● **The input**:
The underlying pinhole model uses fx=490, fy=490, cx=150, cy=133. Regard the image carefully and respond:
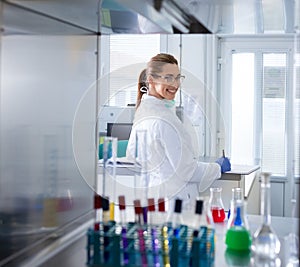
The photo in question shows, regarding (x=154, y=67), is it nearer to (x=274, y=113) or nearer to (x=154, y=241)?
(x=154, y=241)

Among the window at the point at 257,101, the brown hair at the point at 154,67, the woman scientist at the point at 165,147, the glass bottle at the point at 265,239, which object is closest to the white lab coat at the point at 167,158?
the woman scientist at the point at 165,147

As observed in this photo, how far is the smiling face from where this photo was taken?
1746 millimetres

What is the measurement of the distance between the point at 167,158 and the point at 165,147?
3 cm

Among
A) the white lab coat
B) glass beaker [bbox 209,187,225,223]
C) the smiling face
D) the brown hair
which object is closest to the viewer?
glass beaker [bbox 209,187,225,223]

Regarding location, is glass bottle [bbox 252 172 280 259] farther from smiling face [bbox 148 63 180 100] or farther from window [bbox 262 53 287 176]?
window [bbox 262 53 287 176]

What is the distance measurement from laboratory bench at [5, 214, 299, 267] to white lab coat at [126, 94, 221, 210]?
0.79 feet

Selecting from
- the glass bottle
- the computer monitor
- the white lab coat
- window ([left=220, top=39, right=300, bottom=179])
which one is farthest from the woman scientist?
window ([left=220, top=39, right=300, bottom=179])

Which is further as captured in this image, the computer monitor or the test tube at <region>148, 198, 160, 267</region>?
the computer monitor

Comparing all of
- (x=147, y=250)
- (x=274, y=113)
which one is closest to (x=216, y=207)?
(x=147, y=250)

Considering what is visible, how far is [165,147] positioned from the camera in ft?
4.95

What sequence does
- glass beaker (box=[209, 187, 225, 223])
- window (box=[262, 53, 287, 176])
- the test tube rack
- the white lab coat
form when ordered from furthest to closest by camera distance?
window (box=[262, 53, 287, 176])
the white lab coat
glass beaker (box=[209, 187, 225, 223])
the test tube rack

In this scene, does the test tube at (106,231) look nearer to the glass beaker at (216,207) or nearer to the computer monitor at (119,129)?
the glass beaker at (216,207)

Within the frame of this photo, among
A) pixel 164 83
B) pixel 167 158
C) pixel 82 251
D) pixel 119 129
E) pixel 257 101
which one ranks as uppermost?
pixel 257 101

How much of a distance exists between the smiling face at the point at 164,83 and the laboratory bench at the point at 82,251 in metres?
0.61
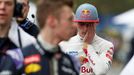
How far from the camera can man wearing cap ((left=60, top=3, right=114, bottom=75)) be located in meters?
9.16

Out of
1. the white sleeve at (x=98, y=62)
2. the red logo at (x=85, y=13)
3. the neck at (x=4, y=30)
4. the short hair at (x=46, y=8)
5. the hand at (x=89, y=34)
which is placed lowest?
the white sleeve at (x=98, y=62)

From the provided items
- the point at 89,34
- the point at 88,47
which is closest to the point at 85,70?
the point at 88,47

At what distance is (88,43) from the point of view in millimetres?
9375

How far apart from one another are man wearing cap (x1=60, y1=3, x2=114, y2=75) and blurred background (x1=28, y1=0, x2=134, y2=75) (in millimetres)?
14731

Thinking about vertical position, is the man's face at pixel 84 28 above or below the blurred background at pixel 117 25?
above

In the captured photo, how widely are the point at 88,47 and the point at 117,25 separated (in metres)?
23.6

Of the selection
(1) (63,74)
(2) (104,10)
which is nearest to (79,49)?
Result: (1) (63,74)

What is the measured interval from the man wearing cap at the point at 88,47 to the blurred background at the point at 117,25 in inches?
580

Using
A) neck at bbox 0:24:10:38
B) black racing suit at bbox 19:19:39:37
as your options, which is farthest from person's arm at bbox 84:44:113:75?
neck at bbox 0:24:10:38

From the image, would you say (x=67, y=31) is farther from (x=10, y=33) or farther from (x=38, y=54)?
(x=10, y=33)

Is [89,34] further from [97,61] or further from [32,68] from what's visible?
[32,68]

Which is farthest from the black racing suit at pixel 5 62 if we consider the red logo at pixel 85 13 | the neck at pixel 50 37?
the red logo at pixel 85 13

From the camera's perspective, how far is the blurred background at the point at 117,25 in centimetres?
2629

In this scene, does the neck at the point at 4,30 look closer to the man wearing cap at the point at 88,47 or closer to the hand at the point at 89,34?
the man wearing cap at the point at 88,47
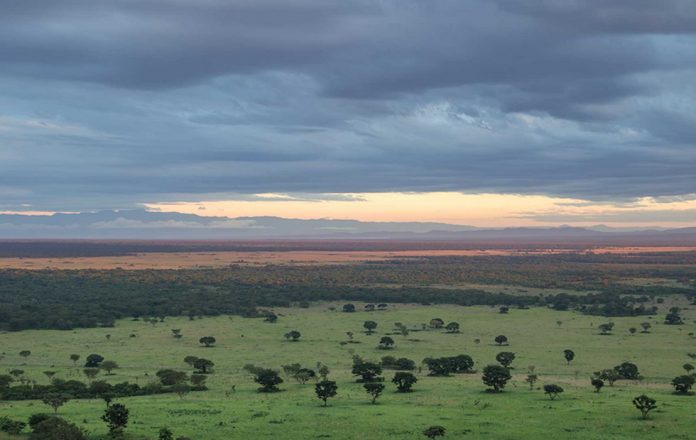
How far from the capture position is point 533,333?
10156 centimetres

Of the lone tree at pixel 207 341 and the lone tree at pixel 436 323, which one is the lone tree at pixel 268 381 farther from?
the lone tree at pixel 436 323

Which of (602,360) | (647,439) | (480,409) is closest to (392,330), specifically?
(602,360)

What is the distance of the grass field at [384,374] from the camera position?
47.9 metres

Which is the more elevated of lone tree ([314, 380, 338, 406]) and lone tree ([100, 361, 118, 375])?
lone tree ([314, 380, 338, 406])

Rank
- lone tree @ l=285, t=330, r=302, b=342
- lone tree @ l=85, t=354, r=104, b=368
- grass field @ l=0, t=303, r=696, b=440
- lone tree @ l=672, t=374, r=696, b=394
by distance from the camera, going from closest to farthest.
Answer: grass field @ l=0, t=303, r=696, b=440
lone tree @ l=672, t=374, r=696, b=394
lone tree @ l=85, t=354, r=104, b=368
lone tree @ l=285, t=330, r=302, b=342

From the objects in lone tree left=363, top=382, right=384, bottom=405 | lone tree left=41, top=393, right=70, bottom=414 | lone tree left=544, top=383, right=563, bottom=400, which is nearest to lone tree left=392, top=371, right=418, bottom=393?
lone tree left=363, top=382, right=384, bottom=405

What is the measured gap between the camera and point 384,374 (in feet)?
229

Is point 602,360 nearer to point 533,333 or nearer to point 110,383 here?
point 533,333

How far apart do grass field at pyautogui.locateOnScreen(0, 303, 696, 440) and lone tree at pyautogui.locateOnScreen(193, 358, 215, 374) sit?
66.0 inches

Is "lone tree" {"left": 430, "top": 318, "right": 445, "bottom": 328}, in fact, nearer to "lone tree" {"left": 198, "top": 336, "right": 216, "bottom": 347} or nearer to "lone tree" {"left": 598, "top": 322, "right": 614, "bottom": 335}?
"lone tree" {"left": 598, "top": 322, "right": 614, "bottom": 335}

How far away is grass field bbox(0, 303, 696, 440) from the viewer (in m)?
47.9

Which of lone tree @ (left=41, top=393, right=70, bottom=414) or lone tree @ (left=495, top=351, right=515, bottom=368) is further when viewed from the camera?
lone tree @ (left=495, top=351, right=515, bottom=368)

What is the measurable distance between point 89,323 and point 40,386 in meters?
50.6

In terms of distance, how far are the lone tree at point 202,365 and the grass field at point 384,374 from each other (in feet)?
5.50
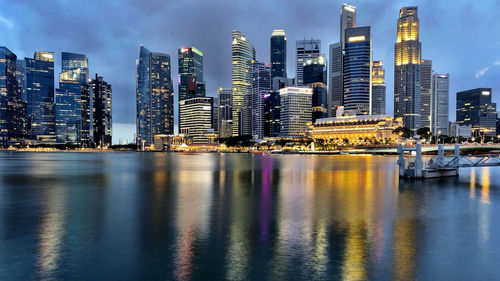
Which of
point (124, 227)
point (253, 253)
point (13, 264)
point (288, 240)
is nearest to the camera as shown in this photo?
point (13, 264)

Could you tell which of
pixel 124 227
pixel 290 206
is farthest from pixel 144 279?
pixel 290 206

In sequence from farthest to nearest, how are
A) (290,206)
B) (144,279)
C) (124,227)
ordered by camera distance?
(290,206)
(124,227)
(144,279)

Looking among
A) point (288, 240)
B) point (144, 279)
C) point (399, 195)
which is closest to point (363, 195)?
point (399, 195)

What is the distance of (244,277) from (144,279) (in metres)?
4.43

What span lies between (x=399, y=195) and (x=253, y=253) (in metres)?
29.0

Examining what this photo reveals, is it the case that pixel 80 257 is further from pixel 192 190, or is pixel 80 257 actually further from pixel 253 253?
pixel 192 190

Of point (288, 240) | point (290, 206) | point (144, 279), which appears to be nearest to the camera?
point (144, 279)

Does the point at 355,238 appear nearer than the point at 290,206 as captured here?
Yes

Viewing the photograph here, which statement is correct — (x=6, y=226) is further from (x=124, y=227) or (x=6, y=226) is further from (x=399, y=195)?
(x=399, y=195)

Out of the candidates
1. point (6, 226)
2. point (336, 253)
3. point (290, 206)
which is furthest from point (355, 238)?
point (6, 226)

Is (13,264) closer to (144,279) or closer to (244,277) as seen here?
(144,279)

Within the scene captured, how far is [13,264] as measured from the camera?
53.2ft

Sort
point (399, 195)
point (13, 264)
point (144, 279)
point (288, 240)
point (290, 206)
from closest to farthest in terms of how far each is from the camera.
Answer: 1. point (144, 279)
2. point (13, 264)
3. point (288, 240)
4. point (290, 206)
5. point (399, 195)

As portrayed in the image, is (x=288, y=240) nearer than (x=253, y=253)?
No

* * *

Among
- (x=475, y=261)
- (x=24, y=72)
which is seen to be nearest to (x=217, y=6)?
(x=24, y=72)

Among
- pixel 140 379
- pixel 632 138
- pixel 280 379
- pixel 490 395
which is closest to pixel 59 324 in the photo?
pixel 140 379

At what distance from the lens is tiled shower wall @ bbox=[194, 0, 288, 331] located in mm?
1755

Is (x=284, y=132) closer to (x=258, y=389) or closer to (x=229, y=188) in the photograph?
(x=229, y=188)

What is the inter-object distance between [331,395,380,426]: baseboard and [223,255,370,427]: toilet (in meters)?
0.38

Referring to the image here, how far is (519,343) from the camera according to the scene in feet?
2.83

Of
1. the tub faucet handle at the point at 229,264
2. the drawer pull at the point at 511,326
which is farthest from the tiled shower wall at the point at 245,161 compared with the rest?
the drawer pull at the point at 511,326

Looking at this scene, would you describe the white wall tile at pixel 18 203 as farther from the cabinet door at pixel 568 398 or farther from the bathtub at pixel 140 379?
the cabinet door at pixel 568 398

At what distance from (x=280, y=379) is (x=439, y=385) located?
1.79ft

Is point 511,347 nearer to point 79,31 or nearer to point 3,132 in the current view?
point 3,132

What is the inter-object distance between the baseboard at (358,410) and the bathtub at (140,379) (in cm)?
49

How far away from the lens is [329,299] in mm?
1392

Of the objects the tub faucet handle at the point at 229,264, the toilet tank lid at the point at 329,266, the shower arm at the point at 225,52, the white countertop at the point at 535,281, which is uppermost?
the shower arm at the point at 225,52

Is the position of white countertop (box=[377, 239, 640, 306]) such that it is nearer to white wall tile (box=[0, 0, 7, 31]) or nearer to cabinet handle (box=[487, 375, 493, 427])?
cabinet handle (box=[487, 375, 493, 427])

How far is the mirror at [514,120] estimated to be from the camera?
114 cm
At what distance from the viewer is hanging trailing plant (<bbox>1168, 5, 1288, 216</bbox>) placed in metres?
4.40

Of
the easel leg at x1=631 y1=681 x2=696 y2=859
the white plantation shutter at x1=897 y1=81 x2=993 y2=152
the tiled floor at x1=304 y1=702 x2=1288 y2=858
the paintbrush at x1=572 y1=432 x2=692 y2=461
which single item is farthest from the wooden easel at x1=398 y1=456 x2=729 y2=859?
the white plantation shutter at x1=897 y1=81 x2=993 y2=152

● **Required task**: How many lines in the entries above contain the string "inches", counting only matches with the same case? Reply with the number alone.

● **Task result**: 2